▶ **НАД ЧЕМ РАБОТАТЬ**
Напишите, пожалуйста, продолжение текста о Вестминстерском аббатстве, начав сразу после его последнего предложения.

▶ **ТЕКСТ СТРАНИЦЫ**
★ ★ ★ ★ ★ ★ ★

Если уже кафедральный собор заключает в себе некоторые политические элементы, то Вестминстерское аббатство со своею главною церковью есть настоящей Пантеон великих мужей Альбиона, истинный «храм славы британской». Аббатство, прежде всего нужно сказать, поражает своею внешностью. Это ряд высоких, чрезвычайно своеобразных, увенчанных башнями зданий, скорее похожих на старотипные крепости, чем на монастырь. Внутри это настоящей музей. Тут направо и налево вы видите статуи, плиты, гробницы знаменитейших людей, с надписями, объявляющими об их заслугах признательному отечеству. Тут покоятся и адмиралы, и герцоги, государственные мужи и писатели, архиепископы и ораторы – для всех их отечество создало памятники, так или иначе свидетельствующие об их великих деяниях. Некоторые и даже многие монументы носят на себе следы высокохудожественного творчества и для посетителя составляют предмет высокого эстетического наслаждения. Недаром английские поэты прославляют аббатство в своих поэтических произведениях и многие заявляют, что рассматривание его памятников служило одним из сильнейших мотивов их поэтического творчества. Аббатство и теперь дает у себя приют наиболее замечательным людям Англии, и я заметил в нем гробницу недавно умершего известного геолога Ляйеля. Надпись на его гробнице гласит: «Всю свою жизнь он посвятил разгадыванию отрывочной летописи по истории земли, неутомимо исследовал настоящий порядок природы и тем расширил пределы знания, оказав на научную мысль громадное влияние». Как велики дела Твои, Господи! дивно глубоки помышления Твои! Вообще из обозрения аббатства посетитель выносит много поучительного: оно наглядными памятниками вводит в культурную историю английского народа.

★ ★ ★ ★ ★ ★ ★

▶ **СОХРАНЁННЫЕ ДАННЫЕ**
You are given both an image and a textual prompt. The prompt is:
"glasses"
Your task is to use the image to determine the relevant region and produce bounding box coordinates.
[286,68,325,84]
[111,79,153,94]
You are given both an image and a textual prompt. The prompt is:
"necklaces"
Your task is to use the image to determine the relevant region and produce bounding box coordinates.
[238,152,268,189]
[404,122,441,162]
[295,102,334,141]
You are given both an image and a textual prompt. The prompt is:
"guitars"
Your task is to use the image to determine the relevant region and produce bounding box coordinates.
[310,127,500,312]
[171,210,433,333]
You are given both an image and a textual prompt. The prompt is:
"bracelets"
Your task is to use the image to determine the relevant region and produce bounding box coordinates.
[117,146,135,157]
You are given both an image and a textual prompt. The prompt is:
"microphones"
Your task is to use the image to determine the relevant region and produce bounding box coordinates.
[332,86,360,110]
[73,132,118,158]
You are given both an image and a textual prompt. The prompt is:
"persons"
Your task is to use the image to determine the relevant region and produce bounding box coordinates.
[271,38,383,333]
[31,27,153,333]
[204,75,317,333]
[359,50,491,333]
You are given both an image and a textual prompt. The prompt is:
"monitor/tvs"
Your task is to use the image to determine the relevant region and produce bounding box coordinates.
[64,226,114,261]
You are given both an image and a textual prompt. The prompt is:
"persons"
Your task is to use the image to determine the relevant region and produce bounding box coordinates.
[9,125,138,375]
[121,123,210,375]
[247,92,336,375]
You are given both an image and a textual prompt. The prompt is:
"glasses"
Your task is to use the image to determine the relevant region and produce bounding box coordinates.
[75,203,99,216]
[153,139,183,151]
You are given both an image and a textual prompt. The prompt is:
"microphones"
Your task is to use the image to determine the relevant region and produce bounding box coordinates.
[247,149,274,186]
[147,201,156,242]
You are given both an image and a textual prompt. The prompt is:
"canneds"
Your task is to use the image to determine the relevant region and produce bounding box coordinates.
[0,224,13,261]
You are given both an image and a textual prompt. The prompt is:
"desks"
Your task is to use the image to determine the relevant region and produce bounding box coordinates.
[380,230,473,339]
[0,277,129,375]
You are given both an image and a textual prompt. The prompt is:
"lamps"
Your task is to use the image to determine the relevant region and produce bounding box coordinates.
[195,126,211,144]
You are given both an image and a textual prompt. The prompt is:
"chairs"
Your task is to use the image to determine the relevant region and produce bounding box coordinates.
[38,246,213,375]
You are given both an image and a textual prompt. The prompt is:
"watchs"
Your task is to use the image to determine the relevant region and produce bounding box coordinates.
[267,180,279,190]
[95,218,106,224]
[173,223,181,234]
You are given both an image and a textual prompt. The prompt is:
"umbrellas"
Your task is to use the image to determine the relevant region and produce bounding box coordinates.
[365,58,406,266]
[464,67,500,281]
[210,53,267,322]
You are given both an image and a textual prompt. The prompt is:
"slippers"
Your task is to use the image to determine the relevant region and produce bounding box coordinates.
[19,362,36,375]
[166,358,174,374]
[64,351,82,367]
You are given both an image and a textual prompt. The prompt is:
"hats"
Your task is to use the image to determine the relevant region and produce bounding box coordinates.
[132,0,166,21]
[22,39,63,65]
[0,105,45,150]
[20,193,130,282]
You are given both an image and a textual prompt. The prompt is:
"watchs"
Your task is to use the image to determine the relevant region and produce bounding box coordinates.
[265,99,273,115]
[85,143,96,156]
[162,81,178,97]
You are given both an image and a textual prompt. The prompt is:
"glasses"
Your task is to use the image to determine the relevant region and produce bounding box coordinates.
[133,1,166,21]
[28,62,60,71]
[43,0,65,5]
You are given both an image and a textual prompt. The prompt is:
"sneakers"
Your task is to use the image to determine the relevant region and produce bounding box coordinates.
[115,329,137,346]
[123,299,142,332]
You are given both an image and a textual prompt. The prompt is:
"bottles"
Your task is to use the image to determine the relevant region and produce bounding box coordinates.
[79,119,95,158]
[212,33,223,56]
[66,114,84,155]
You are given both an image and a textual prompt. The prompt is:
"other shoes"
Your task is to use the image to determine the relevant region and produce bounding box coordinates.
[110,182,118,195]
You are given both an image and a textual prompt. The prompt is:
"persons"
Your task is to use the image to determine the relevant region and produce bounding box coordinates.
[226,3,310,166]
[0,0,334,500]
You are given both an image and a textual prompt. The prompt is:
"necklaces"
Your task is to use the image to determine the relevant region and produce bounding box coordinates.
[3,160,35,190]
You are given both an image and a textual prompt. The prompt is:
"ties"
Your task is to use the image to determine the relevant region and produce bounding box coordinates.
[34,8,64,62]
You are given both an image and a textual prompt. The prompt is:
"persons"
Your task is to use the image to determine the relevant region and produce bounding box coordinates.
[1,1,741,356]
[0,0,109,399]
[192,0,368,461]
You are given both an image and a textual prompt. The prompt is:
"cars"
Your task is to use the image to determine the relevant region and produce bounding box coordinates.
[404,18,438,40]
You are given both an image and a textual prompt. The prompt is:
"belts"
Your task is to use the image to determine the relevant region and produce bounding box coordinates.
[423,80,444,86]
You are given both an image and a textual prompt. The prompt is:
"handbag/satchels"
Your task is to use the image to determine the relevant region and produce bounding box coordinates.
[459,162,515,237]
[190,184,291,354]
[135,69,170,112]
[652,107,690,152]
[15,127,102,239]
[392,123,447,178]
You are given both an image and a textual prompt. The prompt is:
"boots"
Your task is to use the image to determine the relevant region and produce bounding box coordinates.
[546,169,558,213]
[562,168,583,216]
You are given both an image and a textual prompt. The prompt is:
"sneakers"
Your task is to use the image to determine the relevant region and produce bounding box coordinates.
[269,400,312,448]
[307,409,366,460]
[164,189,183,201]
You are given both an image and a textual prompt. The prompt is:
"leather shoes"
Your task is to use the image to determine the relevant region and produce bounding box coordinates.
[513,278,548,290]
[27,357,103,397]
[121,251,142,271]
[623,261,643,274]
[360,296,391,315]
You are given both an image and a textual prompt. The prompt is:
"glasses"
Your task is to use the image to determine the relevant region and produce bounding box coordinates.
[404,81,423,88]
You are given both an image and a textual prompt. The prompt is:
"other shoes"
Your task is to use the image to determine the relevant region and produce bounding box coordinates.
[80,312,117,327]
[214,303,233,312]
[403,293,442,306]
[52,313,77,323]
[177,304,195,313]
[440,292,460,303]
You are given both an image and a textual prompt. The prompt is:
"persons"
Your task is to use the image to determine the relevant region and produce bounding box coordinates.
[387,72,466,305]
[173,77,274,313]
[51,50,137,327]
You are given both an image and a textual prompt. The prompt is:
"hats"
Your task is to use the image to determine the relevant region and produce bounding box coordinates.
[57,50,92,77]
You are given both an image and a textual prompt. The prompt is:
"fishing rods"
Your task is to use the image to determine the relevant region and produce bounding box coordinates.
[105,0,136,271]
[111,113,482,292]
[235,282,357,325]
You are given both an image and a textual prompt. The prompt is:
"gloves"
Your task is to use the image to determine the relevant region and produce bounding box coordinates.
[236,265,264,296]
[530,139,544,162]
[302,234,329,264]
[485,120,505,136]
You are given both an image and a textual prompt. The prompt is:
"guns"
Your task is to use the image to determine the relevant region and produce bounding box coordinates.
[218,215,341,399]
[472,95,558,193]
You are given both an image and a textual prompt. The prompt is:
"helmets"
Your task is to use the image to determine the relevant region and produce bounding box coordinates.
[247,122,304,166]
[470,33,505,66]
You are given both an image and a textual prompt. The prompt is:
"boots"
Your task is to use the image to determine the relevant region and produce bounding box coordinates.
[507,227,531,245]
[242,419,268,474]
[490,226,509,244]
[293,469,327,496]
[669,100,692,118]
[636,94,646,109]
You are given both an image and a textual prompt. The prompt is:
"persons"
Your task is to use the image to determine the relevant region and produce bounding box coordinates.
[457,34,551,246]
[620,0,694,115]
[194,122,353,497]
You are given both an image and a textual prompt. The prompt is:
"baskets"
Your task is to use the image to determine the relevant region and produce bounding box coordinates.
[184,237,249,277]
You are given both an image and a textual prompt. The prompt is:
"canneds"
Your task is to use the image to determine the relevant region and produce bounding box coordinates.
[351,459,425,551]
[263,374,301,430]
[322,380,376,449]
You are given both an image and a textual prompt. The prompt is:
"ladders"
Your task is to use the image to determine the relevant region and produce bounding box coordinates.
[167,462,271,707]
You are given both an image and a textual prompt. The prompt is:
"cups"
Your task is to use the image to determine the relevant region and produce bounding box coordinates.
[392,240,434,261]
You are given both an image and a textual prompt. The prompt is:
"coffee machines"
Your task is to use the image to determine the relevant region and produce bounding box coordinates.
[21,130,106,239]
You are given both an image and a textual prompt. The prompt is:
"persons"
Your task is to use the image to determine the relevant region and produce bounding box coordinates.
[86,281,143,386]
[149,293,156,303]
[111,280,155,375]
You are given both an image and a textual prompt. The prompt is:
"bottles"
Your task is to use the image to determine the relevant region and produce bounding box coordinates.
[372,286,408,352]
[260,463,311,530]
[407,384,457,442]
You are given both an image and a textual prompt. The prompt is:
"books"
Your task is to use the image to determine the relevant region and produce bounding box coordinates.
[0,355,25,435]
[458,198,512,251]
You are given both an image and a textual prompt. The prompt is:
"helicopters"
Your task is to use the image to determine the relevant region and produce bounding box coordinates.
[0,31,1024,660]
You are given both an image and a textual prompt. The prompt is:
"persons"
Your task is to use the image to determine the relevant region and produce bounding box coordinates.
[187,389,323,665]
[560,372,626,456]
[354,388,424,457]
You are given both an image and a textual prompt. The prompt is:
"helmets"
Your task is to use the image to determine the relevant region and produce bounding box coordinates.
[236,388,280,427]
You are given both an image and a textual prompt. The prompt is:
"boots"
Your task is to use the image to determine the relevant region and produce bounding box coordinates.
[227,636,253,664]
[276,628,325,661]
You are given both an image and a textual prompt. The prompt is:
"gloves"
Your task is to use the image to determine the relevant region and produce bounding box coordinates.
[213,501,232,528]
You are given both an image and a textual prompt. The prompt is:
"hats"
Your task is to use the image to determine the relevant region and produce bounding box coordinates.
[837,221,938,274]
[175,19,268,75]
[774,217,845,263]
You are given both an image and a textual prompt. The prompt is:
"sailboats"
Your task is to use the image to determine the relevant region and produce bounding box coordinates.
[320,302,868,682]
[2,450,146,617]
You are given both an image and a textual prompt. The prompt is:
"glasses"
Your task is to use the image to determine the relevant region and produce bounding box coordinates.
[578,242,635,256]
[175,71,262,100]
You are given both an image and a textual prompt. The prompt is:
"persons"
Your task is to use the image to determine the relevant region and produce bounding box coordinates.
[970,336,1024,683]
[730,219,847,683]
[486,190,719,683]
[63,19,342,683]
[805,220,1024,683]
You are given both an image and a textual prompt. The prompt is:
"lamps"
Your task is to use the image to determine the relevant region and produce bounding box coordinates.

★ ★ ★ ★ ★ ★ ★

▶ **ПИСЬМЕННЫЙ ОТВЕТ**
Против аббатства высится грандиознейший храм живых столбов Альбиона – парламент с его палатами лордов и общин. Я только со вне посмотрел это на своего рода архитектурное чудо и, махнув на него рукой, вошел внутрь стоящего рядом «двора правосудия». Здесь моим глазам представилась почти сказочная картина. Ряд расположенных амфитеатром парт занят был седыми как лунь адвокатами и судебными чиновниками; против них за отдельным столом сидели двое еще более седых судей; но изумлению моему не было предела, когда я заметил, что седина всех их накладная. Оказывается, в Англии у служителей правосудия до сих пор удержалась средневековая форма, требовавшая непременно от судьи седины, как реального доказательства его мудрости. С седым завитым париком соединяется и странный средневековый широкий плащ. Происходило какое-то судебное разбирательство, но мне не пришлось узнать, насколько английские судьи в своих седых париках оправдывают известное изречение, гласящее: «седина мужа мудрость его есть».

От миpa накладных седин я отправился в мир действительных многовековых и тысячелетних древностей, собранных в знаменитом Британском музее. Учреждение – это настолько замечательно, что не посетить его во время пребывания в Лондоне значило бы совершить величайшее преступление пред наукою. Но оно в тоже время так обширно и так много сокровищ заключает в себе, что я при посещении его счел нужным ограничить себя только одним его отделом –археологическим, осмотрев по преимуществу египетские и ассирийские древности. И сколько здесь великого, и важного в этих обломках седой старины! Вот где источник этой новой исторической науки, которая в последнее время начала проливать лучезарный свет на многие по преимуществу археологические данные Библии. Стоит только знающим оком присмотреться к этим ничтожным, по-видимому, обломкам и вы увидите в них научное, фактическое подтверждение многих библейских сказаний. К сожалению, наша отечественная богословская литература не представила еще в этом отношении ни одного более или менее удовлетворительного труда. Зато англичане в этом отношении сделали величайшее вклады в библейско-историческую науку и заслуживают того, чтобы быть поставленными в пример нам – русским.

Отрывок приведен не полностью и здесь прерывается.